U.S. Drag
Anyone who moans about theatre’s lack of appeal for - and relevance to - young people has only to catch Gina Gionfriddo’s latest, U.S. Drag, which features a crackling ensemble snazzily directed by Trip Cullman.
The "drag" part might mislead. The play has nothing to do with transvestism, at least overtly: it’s a phrase lifted from William Burroughs’s "Naked Lunch" about the sorry state of U.S. culture. The play’s two central protagonists - recent Vassar roommates Allison (leggy, helium-voiced Tanya Fischer) and Angela (soulful-eyed Lisa Joyce) - are experiencing the downside of entry-level living in Manhattan.

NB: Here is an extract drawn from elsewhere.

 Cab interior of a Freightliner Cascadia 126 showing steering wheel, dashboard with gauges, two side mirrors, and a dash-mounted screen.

Having bailed out of subsistence jobs Xeroxing in the basement bowels of Conde Nast, they’re subsisting - as once did Holly Golightly - on pity cabfare from soft-touch males concerned for their late-night safety. For shelter, they’ve scammed their way into the apartment of a marriage-minded financial whiz-kid (Matthew Stadelmann, suitably rabid, like a junior Harvey Keitel): they’re supposed to hold parties and attract him a mate.

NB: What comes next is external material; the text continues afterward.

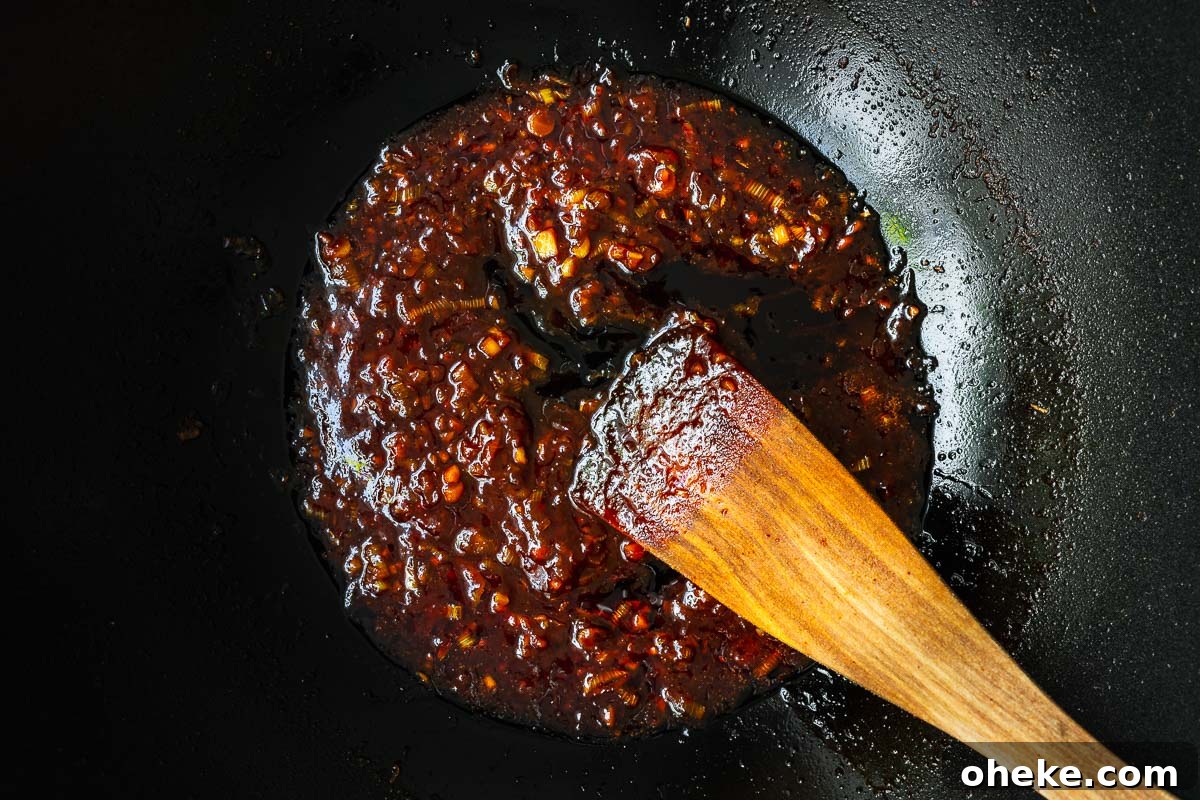 Spicy Gochujang Korean Noodles Recipe 9 Gochujang noodle sauce in a wok.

Suspended "between things," they pin their hopes on the reward attached to dropping a dime on a so-far-unseen serial attacker named Ted, whose modus operandi is innocuously asking for help. Indefatigable clubbers, they figure they’ll run into him eventually, and meanwhile they pray that fate will soon bestow on them all the rewards - fame and fortune - of celebrity victimhood.
As a co-producer and frequent writer for the "Law & Order" series, Gionfriddo knows from victimology and its seamy underside, as she proved in 2004’s "After Ashley." It’s almost as if, in dealing daily with the hideous acts (ripped, as they say, from the headlines) that humans can perpetrate on one another, she turns to theatre as an outlet for the part of her that needs to laugh as well as mourn.
"U.S. Drag" abounds in comic scenes and satiric characters - most notably, compulsive "helper" Ned (goonily gesticulating Lucas Papaelias), who embodies the intractable obtuseness of every touchy-feely crusader you ever encountered, and Christopher (intense Logan Marshall-Green), a famous author of creative nonfiction - "Oxymoronic bullshit, isn’t it?" observes Angela - who’s a bundle of narcissistic self-pity. He had a deprived childhood - deprived of actual abuse, that is.
It’s not just that Gionfriddo is so on top of these topical touch points; she knows how to mete them out among recognizable if extreme characters. There’s real magic at work here, as well as hope for theatre audiences of all ages.
At the Beckett Theatre at Theatre Row (212-279-4200; February 23 - March 16); tickets $20-$37.50.